Speaking of continuing, what do you make of Peter Welch's announcement that he will run for your seat?

“I wasn't surprised by it. I've had a lot of talks with Peter. He's a good friend. He's worked very hard as a member of the House of Representatives. But we only have one member from Vermont and so it carries extra obligations. He's worked hard there. I'm not surprised that he's running although I'm sorry we'll be losing his seniority in the House.”

With his announcement obviously there's going to be people who will line up to run for his seat, the sole congressional seat in Vermont. And I would expect that he would have some challengers for your seat. What do you think the odds are that a woman and/or a person of color will be elected from Vermont to serve in Washington, whether in your seat that you're leaving or in the congressional seat?

“Well I trust Vermont voters to decide who they want and will support whoever the Democratic nominee is. And I'm not going to try to convince my fellow Vermonters, after all I'm a native Vermonter I know the state pretty well. The last thing in the world, Vermonters would want is for me to suddenly announce this is who you should elect or nominate. I will rely on them who they will nominate and I will support the nominee.”

Senator Leahy, they said that you would have about 10 minutes and I think we're coming up fairly close to that in the conversation. So...

"You are.”

“I will ask one last question. Looking....”

I always worry when they say one more question!”

Well, I'm not sure how long it may take to answer but, you know, looking back at nearly 47 years in the Senate, what would you change if you could In those 47 years?

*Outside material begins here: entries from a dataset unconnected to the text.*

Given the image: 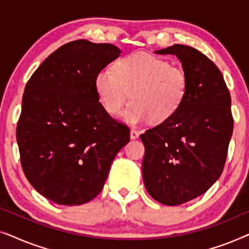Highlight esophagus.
Instances as JSON below:
<instances>
[{
    "label": "esophagus",
    "instance_id": "esophagus-1",
    "mask_svg": "<svg viewBox=\"0 0 249 249\" xmlns=\"http://www.w3.org/2000/svg\"><path fill=\"white\" fill-rule=\"evenodd\" d=\"M138 137H139V131L136 130V129H131V130H130V138L136 139Z\"/></svg>",
    "mask_w": 249,
    "mask_h": 249
}]
</instances>
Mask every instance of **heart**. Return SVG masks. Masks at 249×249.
Listing matches in <instances>:
<instances>
[{
    "instance_id": "heart-1",
    "label": "heart",
    "mask_w": 249,
    "mask_h": 249,
    "mask_svg": "<svg viewBox=\"0 0 249 249\" xmlns=\"http://www.w3.org/2000/svg\"><path fill=\"white\" fill-rule=\"evenodd\" d=\"M95 89L105 111L118 114L130 96L132 103L124 112L130 124L149 120L163 124L185 102L189 78L181 67L146 53H134L103 68L95 78Z\"/></svg>"
}]
</instances>
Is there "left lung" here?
<instances>
[{"label":"left lung","mask_w":249,"mask_h":249,"mask_svg":"<svg viewBox=\"0 0 249 249\" xmlns=\"http://www.w3.org/2000/svg\"><path fill=\"white\" fill-rule=\"evenodd\" d=\"M155 53L176 55L189 78L179 111L141 135L146 190L176 206L203 195L220 178L233 130L231 97L219 68L194 47L175 44Z\"/></svg>","instance_id":"1"}]
</instances>
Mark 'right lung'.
Returning a JSON list of instances; mask_svg holds the SVG:
<instances>
[{"instance_id": "add662e5", "label": "right lung", "mask_w": 249, "mask_h": 249, "mask_svg": "<svg viewBox=\"0 0 249 249\" xmlns=\"http://www.w3.org/2000/svg\"><path fill=\"white\" fill-rule=\"evenodd\" d=\"M112 44L78 39L44 60L25 87L17 142L26 178L59 205H81L103 188L127 125L100 103L95 78L120 55Z\"/></svg>"}]
</instances>
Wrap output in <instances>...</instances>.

“Well I don't think I've changed anything in my behavior. I've been fortunate to have some of the best women and men on my staff over the years both in Vermont and in Washington. I have learned from them every single day. To me I get as if I'm going to college or graduate school every day in the briefing memos. I get briefings from classified matters to what's happening in the Northeast Kingdom of Vermont or anything else. And that I thought was wonderful. I have been delighted. We started very early on. Actually almost the first month I was there with a good and paid intern program. Many of these interns have gone on to become either permanent staff members, or have gone on into business or law, in federal service. So that I would not change,” Leahy says. “What I wish could be changed is the kind of hyper partisanship that we see in the Senate today. It is not the way it was when I came there. I tried to change. When I lead a Congressional delegation to either meetings in the United States or meetings overseas I always insisted we have major Republican senators as well as Democratic senators so that they can see how important it is to work together.”

So do you think democracy is in better or worse shape than when you went in?

“Well I think when you see something like the riots and insurrection on January 6th that causes worry about democracy. But our country's gone through a civil war, two world wars and we've come back stronger. I'm hoping that we will come back again. But it's going to require men and women who go into Congress, the House or the Senate, to say what's the most important thing for the country? Not what's the most important thing for me politically or for my party? What's the most important thing for the country? And if we can get back to that democracy will thrive.”